House Representatives Jay Obernolte (R‑CA) and Lori Trahan (D‑MA) introduced a 300-page bill to establish a framework for the United States on Artificial Intelligence (AI). The bill comes amid an increasingly fierce debate over a range of topics, from data centers to child safety to government investment in AI companies. It also comes as a growing number of states continue to consider their own AI frameworks.

There is considerable debate over what a policy framework for AI should do. Back in 2023, I laid out four principles that I still believe would continue the US’s history of a light-touch approach to innovation policy that has allowed entrepreneurship to flourish and consumers to benefit from technology far more than a government-dictated approach. While AI technology and adoption have advanced in that time, these core principles still hold enormous relevance for today’s policy decisions.

They consist of: considering existing regulations that might already cover concerns, preventing a patchwork of state policies that could disrupt innovation, improving AI literacy and education to combat concerns about labor market disruption and misinformation, and considering safeguards for the government’s own use of data and AI to protect civil rights and civil liberties.
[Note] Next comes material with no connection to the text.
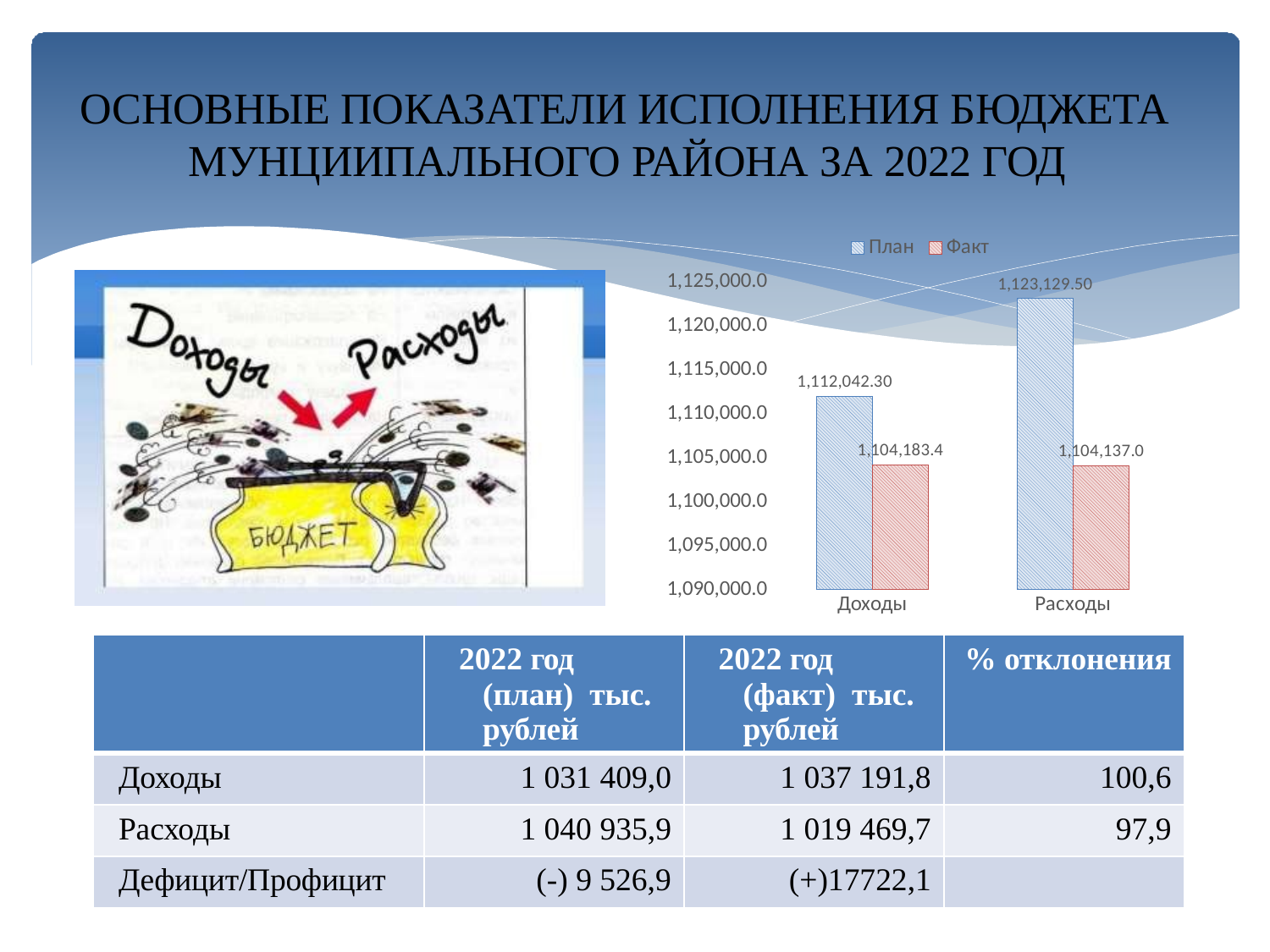
What is the Факт value for Расходы in the chart? 1,104,137.0 Which bar in the chart is the highest? Расходы, План What is the План value for Доходы in the chart? 1,112,042.30 What is the difference between the План values for Расходы and Доходы in the chart? 11,087.20 How many categories are shown on the x axis of the chart? 2 In the chart, which is larger for Расходы: the План value or the Факт value? План What type of chart is shown on the slide? Bar chart How many series does the chart legend list? 2 What is the difference between the План and Факт values for Расходы in the chart? 18,992.5 Is the План value for Расходы in the chart greater or less than 1,120,000.0? greater What is the Факт value for Доходы in the chart? 1,104,183.4 What is the План value for Расходы in the chart? 1,123,129.50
Many of the questions that have emerged about AI are not AI questions but rather ongoing debates about speech and youth online safety or data privacy. At an individual level, AI may change how one thinks about the risks and benefits of certain choices. On a regulatory level, the rapid advancement of AI also illustrates the pacing problem in some of these underlying areas where technology moves faster than law. As the inability to launch various AI products in Europe early on due to GDPR concerns illustrated, a regulatory approach built for one particular technology can come at the expense of innovation and better solutions in the future.

It is important that any policy framework consider not only technology as it exists in 2026 but also what a better future might be prevented by an overly prescriptive approach. Presuming to know everywhere AI is headed in 2026 is like presuming to know everywhere the internet was headed in 1996. There may be a need to address specific concerns and unique challenges, such as cybersecurity or government use, but a policy framework that presumes a general-purpose technology is free for entrepreneurial use and responds narrowly to specific targeted concerns about specific applications delivers the greatest benefits for both innovators and consumers.

The US took such an approach when the internet emerged, and that is part of what created an environment that enabled its innovators to become global leaders.

The Obernolte-Trahan bill, regardless of its specifics, is an important moment because it signals Congress recognizes that a state patchwork or a series of impermanent White House executive orders are not the right approaches to such an important issue. It is constitutionally correct that if there is to be a policy framework on AI, it is Congress’s role.

Cato’s technology policy scholars will analyze the bill’s details in the coming weeks, focusing on its potential impact on AI innovation and other principles, such as free expression.